**Short exercise:**
Retype the rows from the line with "Which of these, the" up to and including the line with "1055 centimetres", keeping every character the same.

**Exercise inputs:**

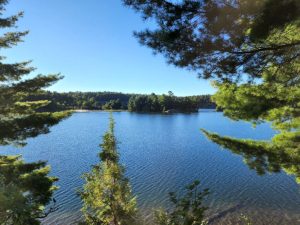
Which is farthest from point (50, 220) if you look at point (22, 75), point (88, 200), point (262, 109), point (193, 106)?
point (193, 106)

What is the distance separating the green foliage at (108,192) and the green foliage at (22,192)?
1.49 meters

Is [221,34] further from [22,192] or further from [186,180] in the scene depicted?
[186,180]

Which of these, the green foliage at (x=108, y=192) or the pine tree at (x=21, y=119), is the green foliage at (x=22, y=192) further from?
the green foliage at (x=108, y=192)

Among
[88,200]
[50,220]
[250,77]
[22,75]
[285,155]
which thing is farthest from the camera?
[50,220]

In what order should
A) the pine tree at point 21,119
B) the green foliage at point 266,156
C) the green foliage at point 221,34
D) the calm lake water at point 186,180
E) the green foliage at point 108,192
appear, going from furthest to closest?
the calm lake water at point 186,180 < the green foliage at point 108,192 < the pine tree at point 21,119 < the green foliage at point 266,156 < the green foliage at point 221,34

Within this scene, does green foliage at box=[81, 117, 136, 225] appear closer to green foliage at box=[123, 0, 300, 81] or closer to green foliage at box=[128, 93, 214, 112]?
green foliage at box=[123, 0, 300, 81]

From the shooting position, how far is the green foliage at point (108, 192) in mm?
10391

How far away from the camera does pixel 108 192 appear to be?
1055 centimetres

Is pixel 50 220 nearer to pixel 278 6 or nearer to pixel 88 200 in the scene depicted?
pixel 88 200

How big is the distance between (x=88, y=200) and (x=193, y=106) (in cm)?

**Answer to this task:**
Which of these, the green foliage at (x=108, y=192) or the pine tree at (x=21, y=119), is the green foliage at (x=22, y=192) further from?
the green foliage at (x=108, y=192)

Among
[88,200]
[50,220]
[250,77]
[22,75]
[285,155]
which thing is farthest from the camera?
[50,220]

In what order should
A) the pine tree at point 21,119
B) the green foliage at point 266,156
C) the green foliage at point 221,34
D) the calm lake water at point 186,180
E) the green foliage at point 108,192
appear, going from furthest to closest?
the calm lake water at point 186,180 < the green foliage at point 108,192 < the pine tree at point 21,119 < the green foliage at point 266,156 < the green foliage at point 221,34

Within this scene, does green foliage at box=[81, 117, 136, 225] appear closer to green foliage at box=[123, 0, 300, 81] or closer to green foliage at box=[128, 93, 214, 112]?
green foliage at box=[123, 0, 300, 81]

From the shooting position, how far is the green foliage at point (108, 192) in mm?
10391

How far away from the camera does pixel 108 192 appear to be?
1055 centimetres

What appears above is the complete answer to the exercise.